[start]

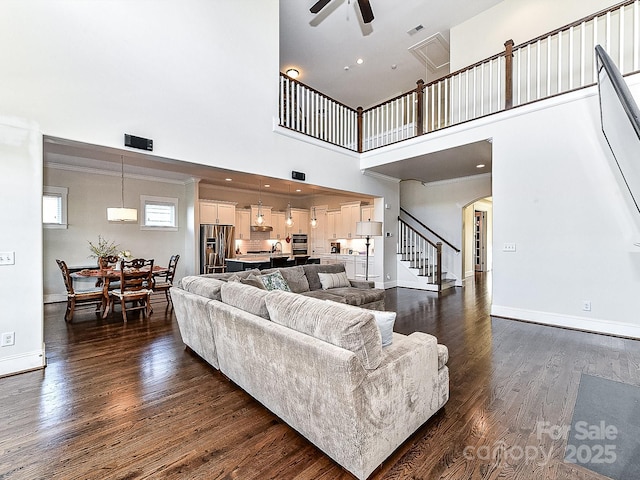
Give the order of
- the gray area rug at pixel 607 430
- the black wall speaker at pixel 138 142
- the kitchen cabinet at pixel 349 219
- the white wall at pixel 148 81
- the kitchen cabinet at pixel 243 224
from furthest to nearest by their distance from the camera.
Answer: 1. the kitchen cabinet at pixel 349 219
2. the kitchen cabinet at pixel 243 224
3. the black wall speaker at pixel 138 142
4. the white wall at pixel 148 81
5. the gray area rug at pixel 607 430

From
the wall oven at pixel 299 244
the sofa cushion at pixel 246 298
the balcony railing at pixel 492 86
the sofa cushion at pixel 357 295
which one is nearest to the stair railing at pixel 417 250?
the balcony railing at pixel 492 86

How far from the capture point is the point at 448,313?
16.8ft

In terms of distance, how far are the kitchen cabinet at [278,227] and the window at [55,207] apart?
16.4ft

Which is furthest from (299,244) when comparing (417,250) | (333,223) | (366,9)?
(366,9)

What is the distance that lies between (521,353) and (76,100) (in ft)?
18.8

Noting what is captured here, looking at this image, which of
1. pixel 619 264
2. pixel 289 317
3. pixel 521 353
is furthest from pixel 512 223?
pixel 289 317

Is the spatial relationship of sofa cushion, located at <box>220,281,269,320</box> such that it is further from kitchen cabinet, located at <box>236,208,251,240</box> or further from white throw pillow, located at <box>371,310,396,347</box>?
kitchen cabinet, located at <box>236,208,251,240</box>

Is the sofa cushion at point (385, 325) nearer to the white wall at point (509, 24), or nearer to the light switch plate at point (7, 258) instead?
the light switch plate at point (7, 258)

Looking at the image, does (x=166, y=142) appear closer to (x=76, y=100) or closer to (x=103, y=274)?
(x=76, y=100)

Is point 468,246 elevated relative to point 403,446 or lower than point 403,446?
elevated

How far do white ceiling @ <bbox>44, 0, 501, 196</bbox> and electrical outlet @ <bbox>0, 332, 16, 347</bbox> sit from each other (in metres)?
2.63


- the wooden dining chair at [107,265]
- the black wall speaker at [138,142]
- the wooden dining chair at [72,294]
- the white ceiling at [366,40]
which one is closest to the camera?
the black wall speaker at [138,142]

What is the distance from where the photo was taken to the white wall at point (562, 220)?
12.9ft

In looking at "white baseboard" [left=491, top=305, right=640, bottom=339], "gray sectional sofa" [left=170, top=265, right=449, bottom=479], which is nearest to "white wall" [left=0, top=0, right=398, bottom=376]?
"gray sectional sofa" [left=170, top=265, right=449, bottom=479]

[end]

§ Exercise objective
Present the stretch from the start of the items through the line containing "3. the black wall speaker at pixel 138 142", both ends included, as a Markdown table with the columns No. and Line, giving each line its own numbered row. Omit blank lines and leave the pictures out.

§ Solved exercise
| No. | Line |
|---|---|
| 1 | Give the order of |
| 2 | - the gray area rug at pixel 607 430 |
| 3 | - the black wall speaker at pixel 138 142 |
| 4 | - the kitchen cabinet at pixel 349 219 |
| 5 | - the white wall at pixel 148 81 |
| 6 | - the kitchen cabinet at pixel 243 224 |
| 7 | from furthest to nearest by their distance from the camera. |
| 8 | Answer: 1. the kitchen cabinet at pixel 349 219 |
| 9 | 2. the kitchen cabinet at pixel 243 224 |
| 10 | 3. the black wall speaker at pixel 138 142 |